A lower-middle-class Calcutta day has no cinematic mercy. The lane is damp. Someone is arguing about a parked scooter. A pressure cooker whistles in a nearby flat with the authority of a minor dictator. A child recites multiplication tables as if the future has threatened him personally. The news shouts about elections, heat, markets, cricket, corruption, and someone powerful denying something obvious.

The world continues.

This is both insulting and useful.

Insulting, because your private difficulty has not stopped the machinery. Useful, because perhaps difficulty is not the whole story. Perhaps the day is not asking for resurrection. Perhaps it is asking for one small act of maintenance.

Maintenance is underrated because it is not glamorous. Nobody claps because you washed a cup. No one gives an award because you took a bath after three days of negotiation with the towel. There is no professional badge for “Did Not Completely Surrender Today.”

There should be. It would be more honest than half the leadership certificates in circulation.

Maintenance is civilization. Drains cleared, wires repaired, rice cooked, bills paid, passwords remembered, cups washed, small lies avoided, and one man somewhere in the edge of Calcutta washing his face though his mind has already filed a nasty report.

That washing matters mechanically. It changes the next minute. The next minute is where life hides.

The future is too heavy when dragged whole into morning. It brings career, age, money, regret, missed chances, old work, younger men earning more, relatives asking questions, and the terrifying arithmetic of time. It dumps all this on the bed at 9:17 and says, “Now get up.”

No sane creature can get up under that pile.

So the trick is to object to the evidence.

Not all of it belongs in this morning.

This morning only needs tea.

Then perhaps a bath.

Then perhaps one page.

Then perhaps one ugly paragraph.

Ugly paragraphs are important. A polished paragraph arrives bathed and perfumed. An ugly paragraph arrives like a market worker before sunrise, loud, necessary, smelling of labor. Many good essays begin as ugly paragraphs that refused to disappear.

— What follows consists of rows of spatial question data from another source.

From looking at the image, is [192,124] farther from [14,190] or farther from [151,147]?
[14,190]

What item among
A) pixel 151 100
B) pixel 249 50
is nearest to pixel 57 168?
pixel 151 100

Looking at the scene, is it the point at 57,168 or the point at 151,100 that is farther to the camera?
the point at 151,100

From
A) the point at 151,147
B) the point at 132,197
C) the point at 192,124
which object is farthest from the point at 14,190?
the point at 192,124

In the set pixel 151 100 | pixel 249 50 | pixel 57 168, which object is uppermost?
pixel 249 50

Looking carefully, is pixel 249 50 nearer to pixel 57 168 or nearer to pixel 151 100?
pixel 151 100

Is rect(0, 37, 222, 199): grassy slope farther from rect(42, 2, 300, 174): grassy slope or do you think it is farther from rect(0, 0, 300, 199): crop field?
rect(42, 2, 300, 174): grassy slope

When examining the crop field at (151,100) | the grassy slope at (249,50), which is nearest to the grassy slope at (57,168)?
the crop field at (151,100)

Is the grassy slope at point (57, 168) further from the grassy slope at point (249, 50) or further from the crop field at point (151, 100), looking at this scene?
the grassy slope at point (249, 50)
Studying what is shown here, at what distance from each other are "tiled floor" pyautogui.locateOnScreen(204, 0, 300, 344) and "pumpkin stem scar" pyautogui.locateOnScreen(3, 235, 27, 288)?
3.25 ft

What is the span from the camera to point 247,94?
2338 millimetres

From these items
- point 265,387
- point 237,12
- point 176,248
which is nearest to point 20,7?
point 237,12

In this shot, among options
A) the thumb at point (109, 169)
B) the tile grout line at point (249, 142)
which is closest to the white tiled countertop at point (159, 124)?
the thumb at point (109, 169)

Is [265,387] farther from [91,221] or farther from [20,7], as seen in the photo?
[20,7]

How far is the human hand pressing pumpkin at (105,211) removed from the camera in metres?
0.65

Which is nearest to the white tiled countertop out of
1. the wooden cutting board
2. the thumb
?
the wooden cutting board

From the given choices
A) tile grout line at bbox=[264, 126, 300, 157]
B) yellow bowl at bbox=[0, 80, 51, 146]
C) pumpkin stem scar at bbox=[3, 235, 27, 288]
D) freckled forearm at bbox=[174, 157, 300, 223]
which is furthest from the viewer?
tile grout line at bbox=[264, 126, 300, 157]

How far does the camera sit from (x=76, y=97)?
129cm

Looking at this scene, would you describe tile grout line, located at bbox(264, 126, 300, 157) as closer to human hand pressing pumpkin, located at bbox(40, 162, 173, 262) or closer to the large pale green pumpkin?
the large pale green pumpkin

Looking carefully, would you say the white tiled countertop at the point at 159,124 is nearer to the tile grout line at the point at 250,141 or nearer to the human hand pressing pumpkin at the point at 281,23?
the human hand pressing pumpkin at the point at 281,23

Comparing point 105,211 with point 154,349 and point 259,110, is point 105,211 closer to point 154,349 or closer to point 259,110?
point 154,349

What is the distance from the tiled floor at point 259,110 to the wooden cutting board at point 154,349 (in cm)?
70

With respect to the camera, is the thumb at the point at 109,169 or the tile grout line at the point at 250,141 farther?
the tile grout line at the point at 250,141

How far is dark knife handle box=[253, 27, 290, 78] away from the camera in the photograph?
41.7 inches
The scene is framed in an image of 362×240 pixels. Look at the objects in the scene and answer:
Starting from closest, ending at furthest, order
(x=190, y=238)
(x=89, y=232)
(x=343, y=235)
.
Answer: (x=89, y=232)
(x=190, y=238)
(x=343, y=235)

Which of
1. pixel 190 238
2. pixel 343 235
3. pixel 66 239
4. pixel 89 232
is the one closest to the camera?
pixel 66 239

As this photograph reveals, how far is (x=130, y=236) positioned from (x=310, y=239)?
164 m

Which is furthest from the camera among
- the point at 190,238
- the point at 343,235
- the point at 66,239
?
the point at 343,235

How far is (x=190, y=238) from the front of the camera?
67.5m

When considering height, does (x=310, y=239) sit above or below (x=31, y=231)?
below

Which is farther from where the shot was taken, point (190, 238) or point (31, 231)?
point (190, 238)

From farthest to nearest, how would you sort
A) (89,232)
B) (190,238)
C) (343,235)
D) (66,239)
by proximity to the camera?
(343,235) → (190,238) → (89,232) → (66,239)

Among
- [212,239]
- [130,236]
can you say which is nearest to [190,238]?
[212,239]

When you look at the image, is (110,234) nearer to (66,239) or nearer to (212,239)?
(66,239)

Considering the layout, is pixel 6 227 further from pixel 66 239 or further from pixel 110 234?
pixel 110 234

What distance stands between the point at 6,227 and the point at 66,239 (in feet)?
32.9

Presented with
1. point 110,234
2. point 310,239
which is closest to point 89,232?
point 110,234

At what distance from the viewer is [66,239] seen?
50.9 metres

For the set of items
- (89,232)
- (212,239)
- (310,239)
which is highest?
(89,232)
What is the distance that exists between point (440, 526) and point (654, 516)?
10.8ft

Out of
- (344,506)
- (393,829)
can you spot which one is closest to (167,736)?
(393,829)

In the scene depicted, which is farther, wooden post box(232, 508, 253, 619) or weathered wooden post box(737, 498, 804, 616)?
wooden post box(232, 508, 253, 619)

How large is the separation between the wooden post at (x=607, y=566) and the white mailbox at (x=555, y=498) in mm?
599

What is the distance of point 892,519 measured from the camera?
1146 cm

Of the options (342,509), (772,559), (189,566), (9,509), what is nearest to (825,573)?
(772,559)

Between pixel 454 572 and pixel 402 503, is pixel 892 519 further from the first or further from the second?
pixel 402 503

The same may be true of men.

A man may look finished long before he is finished. A career may look like a landfill before someone finds metal in the waste. Calcutta itself is an expert in this department. It looks perpetually near collapse, then produces a sharp joke, a plate of biryani, a mathematical mind, a political argument, or a sentence that survives the whole afternoon.

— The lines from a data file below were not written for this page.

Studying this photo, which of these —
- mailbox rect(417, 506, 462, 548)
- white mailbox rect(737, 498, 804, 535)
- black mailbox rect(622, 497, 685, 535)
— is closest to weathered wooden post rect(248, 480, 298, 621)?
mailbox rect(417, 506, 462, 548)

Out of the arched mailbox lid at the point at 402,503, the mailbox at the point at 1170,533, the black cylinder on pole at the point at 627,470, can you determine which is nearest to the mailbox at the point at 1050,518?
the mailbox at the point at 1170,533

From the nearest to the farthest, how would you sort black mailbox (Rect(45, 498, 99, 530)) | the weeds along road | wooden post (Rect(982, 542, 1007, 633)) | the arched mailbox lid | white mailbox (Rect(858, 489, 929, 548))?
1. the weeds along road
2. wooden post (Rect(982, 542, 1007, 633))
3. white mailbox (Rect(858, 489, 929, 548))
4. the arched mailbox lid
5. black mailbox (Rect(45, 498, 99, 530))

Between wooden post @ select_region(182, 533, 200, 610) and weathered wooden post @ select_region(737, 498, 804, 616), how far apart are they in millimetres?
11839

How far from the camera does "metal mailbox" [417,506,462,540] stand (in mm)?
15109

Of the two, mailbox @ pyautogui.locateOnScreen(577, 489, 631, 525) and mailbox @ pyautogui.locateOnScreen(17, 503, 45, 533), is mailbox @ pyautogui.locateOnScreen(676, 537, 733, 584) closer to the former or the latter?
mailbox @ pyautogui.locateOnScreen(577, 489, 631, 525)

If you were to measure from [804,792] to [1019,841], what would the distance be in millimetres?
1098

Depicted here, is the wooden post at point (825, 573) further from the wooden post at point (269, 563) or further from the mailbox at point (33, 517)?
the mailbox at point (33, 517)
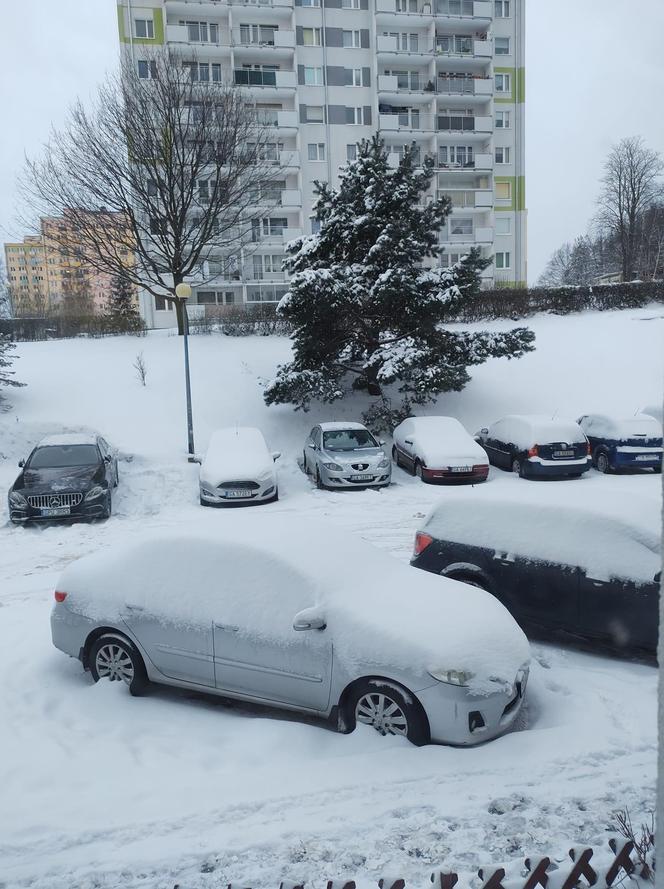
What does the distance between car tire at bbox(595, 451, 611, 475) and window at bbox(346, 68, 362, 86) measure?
37178 mm

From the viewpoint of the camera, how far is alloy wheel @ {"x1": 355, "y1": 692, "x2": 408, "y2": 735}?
15.3 ft

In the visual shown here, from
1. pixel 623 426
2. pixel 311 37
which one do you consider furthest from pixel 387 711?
pixel 311 37

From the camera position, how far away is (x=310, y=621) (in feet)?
16.0

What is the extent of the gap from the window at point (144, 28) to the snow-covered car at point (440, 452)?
36.6 meters

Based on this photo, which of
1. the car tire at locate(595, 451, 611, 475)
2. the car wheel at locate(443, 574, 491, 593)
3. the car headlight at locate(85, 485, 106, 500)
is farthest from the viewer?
the car tire at locate(595, 451, 611, 475)

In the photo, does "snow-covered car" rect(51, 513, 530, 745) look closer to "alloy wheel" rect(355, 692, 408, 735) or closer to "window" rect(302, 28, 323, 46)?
"alloy wheel" rect(355, 692, 408, 735)

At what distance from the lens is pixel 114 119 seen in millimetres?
23781

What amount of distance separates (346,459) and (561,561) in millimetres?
8737

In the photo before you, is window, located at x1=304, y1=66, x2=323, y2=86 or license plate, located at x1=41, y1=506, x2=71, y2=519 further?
window, located at x1=304, y1=66, x2=323, y2=86

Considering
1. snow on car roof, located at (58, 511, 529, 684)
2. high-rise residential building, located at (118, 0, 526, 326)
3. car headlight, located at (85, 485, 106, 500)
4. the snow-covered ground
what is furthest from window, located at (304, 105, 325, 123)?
snow on car roof, located at (58, 511, 529, 684)

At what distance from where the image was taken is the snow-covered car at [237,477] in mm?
13586

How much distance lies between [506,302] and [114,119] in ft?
57.7

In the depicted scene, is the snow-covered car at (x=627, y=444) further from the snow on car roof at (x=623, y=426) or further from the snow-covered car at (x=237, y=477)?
the snow-covered car at (x=237, y=477)

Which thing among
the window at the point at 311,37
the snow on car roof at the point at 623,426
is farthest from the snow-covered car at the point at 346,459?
the window at the point at 311,37
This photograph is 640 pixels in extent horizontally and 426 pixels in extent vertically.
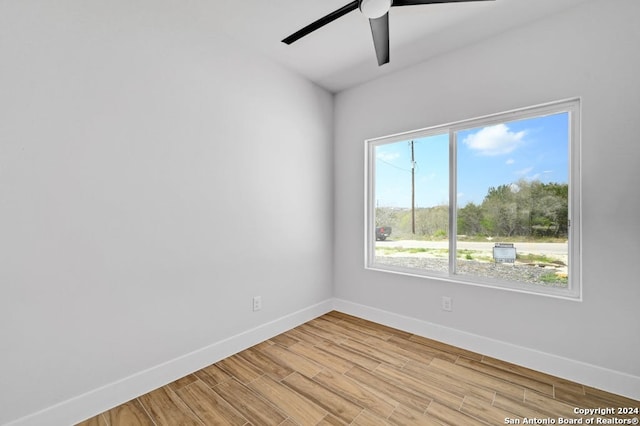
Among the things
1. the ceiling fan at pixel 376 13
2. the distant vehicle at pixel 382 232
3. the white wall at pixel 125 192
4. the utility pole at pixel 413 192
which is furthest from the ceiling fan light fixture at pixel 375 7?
the distant vehicle at pixel 382 232

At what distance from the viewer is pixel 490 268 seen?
2.40 m

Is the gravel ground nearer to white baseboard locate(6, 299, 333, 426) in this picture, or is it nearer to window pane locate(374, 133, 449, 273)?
window pane locate(374, 133, 449, 273)

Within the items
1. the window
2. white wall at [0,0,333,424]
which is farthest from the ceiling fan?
the window

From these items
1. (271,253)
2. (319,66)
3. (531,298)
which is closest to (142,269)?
(271,253)

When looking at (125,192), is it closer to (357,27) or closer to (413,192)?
(357,27)

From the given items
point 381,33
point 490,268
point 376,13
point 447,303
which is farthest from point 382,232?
point 376,13

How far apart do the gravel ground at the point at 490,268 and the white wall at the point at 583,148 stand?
15 cm

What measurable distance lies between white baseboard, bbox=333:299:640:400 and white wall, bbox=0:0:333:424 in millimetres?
1263

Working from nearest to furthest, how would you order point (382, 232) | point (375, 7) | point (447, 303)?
point (375, 7) → point (447, 303) → point (382, 232)

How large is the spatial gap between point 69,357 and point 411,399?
205 centimetres

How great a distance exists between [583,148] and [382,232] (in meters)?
1.80

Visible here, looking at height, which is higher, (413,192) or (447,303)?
(413,192)

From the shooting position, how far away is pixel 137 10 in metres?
1.82

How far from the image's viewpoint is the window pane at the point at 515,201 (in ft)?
6.91
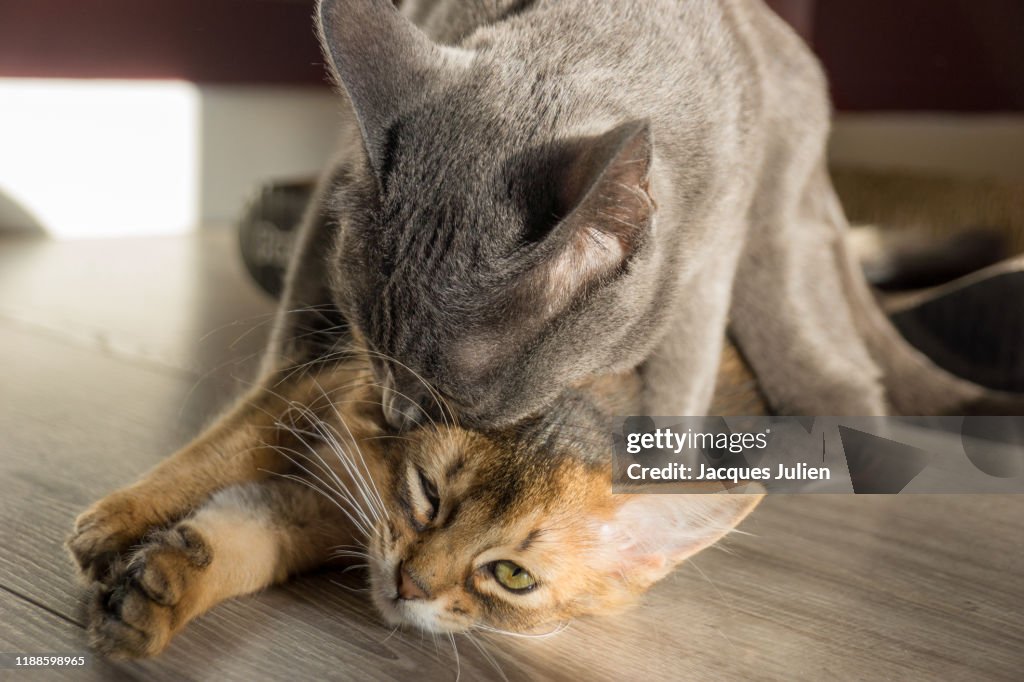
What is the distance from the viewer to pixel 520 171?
36.5 inches

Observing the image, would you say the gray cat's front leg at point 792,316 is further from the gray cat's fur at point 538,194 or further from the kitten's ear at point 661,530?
the kitten's ear at point 661,530

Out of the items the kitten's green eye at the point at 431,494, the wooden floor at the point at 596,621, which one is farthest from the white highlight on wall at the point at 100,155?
the kitten's green eye at the point at 431,494

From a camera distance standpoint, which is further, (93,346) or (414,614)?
(93,346)

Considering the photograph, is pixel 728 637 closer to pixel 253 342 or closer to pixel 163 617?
pixel 163 617

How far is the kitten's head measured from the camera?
952 mm

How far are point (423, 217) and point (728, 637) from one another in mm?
485

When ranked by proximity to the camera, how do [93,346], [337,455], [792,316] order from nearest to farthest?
[337,455] → [792,316] → [93,346]

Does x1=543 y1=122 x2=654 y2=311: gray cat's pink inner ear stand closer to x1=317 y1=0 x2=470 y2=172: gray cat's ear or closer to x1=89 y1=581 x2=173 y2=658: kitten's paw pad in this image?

Stagnant water is ugly, yes. But it is not empty. It reflects sky. It holds the evidence of neglect. It makes visible what polite society wants to step around. This is not decoration. This is field observation.

The mind says, “You are dumped.”

The eye says, “Look again.”

The feeling is real. The conclusion may be false.

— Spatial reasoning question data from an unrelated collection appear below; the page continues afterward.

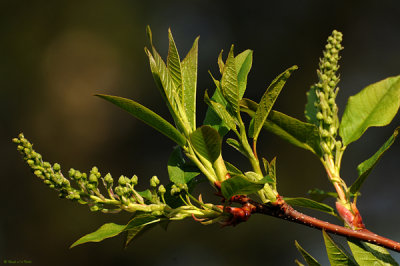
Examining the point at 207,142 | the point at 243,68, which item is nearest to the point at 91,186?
the point at 207,142

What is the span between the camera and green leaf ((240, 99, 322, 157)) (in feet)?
1.64

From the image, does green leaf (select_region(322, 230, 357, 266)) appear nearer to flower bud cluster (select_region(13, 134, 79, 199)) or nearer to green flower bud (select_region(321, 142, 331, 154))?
green flower bud (select_region(321, 142, 331, 154))

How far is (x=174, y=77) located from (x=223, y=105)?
8 centimetres

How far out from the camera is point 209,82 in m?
2.49

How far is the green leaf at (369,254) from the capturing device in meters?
0.46

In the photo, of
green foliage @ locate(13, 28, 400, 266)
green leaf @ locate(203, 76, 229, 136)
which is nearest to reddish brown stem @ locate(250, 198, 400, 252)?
green foliage @ locate(13, 28, 400, 266)

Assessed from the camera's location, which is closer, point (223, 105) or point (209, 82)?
point (223, 105)

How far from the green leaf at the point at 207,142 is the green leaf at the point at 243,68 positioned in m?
0.09

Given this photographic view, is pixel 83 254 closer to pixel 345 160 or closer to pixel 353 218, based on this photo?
pixel 345 160

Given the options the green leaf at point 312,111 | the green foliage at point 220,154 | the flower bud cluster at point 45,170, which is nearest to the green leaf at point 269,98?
the green foliage at point 220,154

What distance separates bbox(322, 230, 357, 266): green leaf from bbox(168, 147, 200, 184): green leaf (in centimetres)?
16

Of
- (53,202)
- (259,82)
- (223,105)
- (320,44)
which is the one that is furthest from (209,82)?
(223,105)

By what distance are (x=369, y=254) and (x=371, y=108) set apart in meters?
0.17

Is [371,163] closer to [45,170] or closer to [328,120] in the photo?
[328,120]
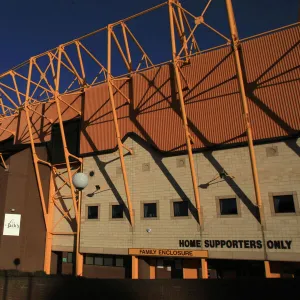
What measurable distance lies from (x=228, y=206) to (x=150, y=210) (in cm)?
570

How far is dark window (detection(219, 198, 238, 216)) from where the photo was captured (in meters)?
19.5

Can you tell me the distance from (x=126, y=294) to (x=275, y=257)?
10.9m

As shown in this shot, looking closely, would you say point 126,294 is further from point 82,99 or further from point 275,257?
point 82,99

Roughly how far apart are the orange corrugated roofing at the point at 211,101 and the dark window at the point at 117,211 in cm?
479

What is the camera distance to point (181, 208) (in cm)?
2119

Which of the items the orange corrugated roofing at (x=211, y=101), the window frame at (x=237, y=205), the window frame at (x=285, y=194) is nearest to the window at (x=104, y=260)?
the orange corrugated roofing at (x=211, y=101)

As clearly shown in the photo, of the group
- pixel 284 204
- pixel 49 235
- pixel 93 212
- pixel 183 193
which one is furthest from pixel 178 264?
pixel 49 235

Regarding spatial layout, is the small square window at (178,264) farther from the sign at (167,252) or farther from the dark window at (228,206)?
the dark window at (228,206)

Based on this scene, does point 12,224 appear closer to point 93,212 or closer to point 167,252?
point 93,212

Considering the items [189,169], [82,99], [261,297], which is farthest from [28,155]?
[261,297]

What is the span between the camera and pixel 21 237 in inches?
959

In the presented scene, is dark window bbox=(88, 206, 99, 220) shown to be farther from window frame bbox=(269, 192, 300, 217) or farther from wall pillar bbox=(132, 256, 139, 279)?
window frame bbox=(269, 192, 300, 217)

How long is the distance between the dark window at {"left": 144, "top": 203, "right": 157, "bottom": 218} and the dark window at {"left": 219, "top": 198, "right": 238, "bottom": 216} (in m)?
4.89

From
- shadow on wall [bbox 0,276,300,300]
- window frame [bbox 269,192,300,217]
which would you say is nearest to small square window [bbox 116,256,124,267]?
window frame [bbox 269,192,300,217]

That small distinction saves a little space in the room. Not hope exactly. Hope is often overdressed. Space is enough for now.

So no, I will not say I am fine. Fine is a word people use when they want a conversation to leave quickly. I am a fifty-one-year-old Bengali man in a hard market, with lower-middle-class arithmetic in the pocket and a morning that sometimes feels heavier than it should.

But I am not waste.

I am a man having a hard day inside a hard life in a hard city that continues with rude magnificence.

Tomorrow morning, if the mind again files its harsh report, I will not argue with the whole department. I will sit up. I will put my feet on the floor. I will make tea.

Let the day begin badly if it must. Many honest things do.